The UNIVARIATE Procedure

PROC UNIVARIATE Statement

PROC UNIVARIATE <options> ;

The PROC UNIVARIATE statement is required to invoke the UNIVARIATE procedure. You can use the PROC UNIVARIATE statement by itself to request a variety of statistics for summarizing the data distribution of each analysis variable:

  • sample moments

  • basic measures of location and variability

  • confidence intervals for the mean, standard deviation, and variance

  • tests for location

  • tests for normality

  • trimmed and Winsorized means

  • robust estimates of scale

  • quantiles and related confidence intervals

  • extreme observations and extreme values

  • frequency counts for observations

  • missing values

In addition, you can use options in the PROC UNIVARIATE statement to do the following:

  • specify the input data set to be analyzed

  • specify a graphics catalog for saving traditional graphics output

  • specify rounding units for variable values

  • specify the definition used to calculate percentiles

  • specify the divisor used to calculate variances and standard deviations

  • request that plots be produced on line printers and define special printing characters used for features

  • suppress tables

  • save statistics in an output data set

The following are the options that can be used with the PROC UNIVARIATE statement:

ALL

requests all statistics and tables that the FREQ, MODES, NEXTRVAL=5, PLOT, and CIBASIC options generate. If the analysis variables are not weighted, this option also requests the statistics and tables generated by the CIPCTLDF, CIPCTLNORMAL, LOCCOUNT, NORMAL, ROBUSTSCALE, TRIMMED=.25, and WINSORIZED=.25 options. PROC UNIVARIATE also uses any values that you specify for ALPHA=, MU0=, NEXTRVAL=, CIBASIC, CIPCTLDF, CIPCTLNORMAL, TRIMMED=, or WINSORIZED= to produce the output.

ALPHA=$\alpha $

specifies the level of significance $\alpha $ for $100(1-\alpha )\% $ confidence intervals. The value $\alpha $ must be between 0 and 1; the default value is 0.05, which results in 95% confidence intervals.

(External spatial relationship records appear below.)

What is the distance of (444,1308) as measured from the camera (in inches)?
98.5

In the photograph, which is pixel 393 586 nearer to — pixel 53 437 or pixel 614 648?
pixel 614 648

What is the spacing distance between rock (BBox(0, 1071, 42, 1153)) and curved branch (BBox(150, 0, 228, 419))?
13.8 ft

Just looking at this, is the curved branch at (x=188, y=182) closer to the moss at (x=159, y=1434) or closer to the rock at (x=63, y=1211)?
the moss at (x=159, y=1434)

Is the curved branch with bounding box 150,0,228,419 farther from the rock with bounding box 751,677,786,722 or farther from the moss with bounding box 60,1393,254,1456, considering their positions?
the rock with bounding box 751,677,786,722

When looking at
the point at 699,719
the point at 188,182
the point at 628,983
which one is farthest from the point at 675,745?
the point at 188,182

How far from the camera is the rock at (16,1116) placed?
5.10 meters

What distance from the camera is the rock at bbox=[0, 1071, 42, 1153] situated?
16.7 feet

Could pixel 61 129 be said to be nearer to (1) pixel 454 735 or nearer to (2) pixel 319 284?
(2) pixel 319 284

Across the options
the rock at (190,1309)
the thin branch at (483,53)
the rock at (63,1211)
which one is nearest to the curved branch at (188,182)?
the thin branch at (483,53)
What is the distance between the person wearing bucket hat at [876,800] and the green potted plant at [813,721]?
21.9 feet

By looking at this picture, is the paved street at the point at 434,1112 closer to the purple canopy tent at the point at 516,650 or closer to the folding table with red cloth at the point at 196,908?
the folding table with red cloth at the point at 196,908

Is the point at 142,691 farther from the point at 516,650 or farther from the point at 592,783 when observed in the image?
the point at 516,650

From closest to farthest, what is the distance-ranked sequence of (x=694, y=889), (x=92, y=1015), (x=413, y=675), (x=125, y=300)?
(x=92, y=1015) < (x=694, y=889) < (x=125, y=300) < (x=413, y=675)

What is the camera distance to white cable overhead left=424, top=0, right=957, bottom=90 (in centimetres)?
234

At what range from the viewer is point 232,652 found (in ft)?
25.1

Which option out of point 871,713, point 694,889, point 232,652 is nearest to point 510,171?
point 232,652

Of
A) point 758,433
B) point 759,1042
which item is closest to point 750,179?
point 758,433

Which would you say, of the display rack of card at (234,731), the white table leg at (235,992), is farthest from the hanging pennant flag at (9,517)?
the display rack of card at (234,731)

Note that specialized ALPHA= options are available for a number of confidence interval options. For example, you can specify CIBASIC(ALPHA=0.10) to request a table of basic confidence limits at the 90% level. The default value of these options is the value of the ALPHA= option in the PROC statement.

ANNOTATE=SAS-data-set
ANNO=SAS-data-set

specifies an input data set that contains annotate variables as described in SAS/GRAPH: Reference. You can use this data set to add features to your traditional graphics. PROC UNIVARIATE adds the features in this data set to every graph that is produced in the procedure. PROC UNIVARIATE does not use the ANNOTATE= data set unless you create a traditional graph with a plot statement. The option does not apply to ODS Graphics output. Use the ANNOTATE= option in the plot statement if you want to add a feature to a specific graph produced by that statement.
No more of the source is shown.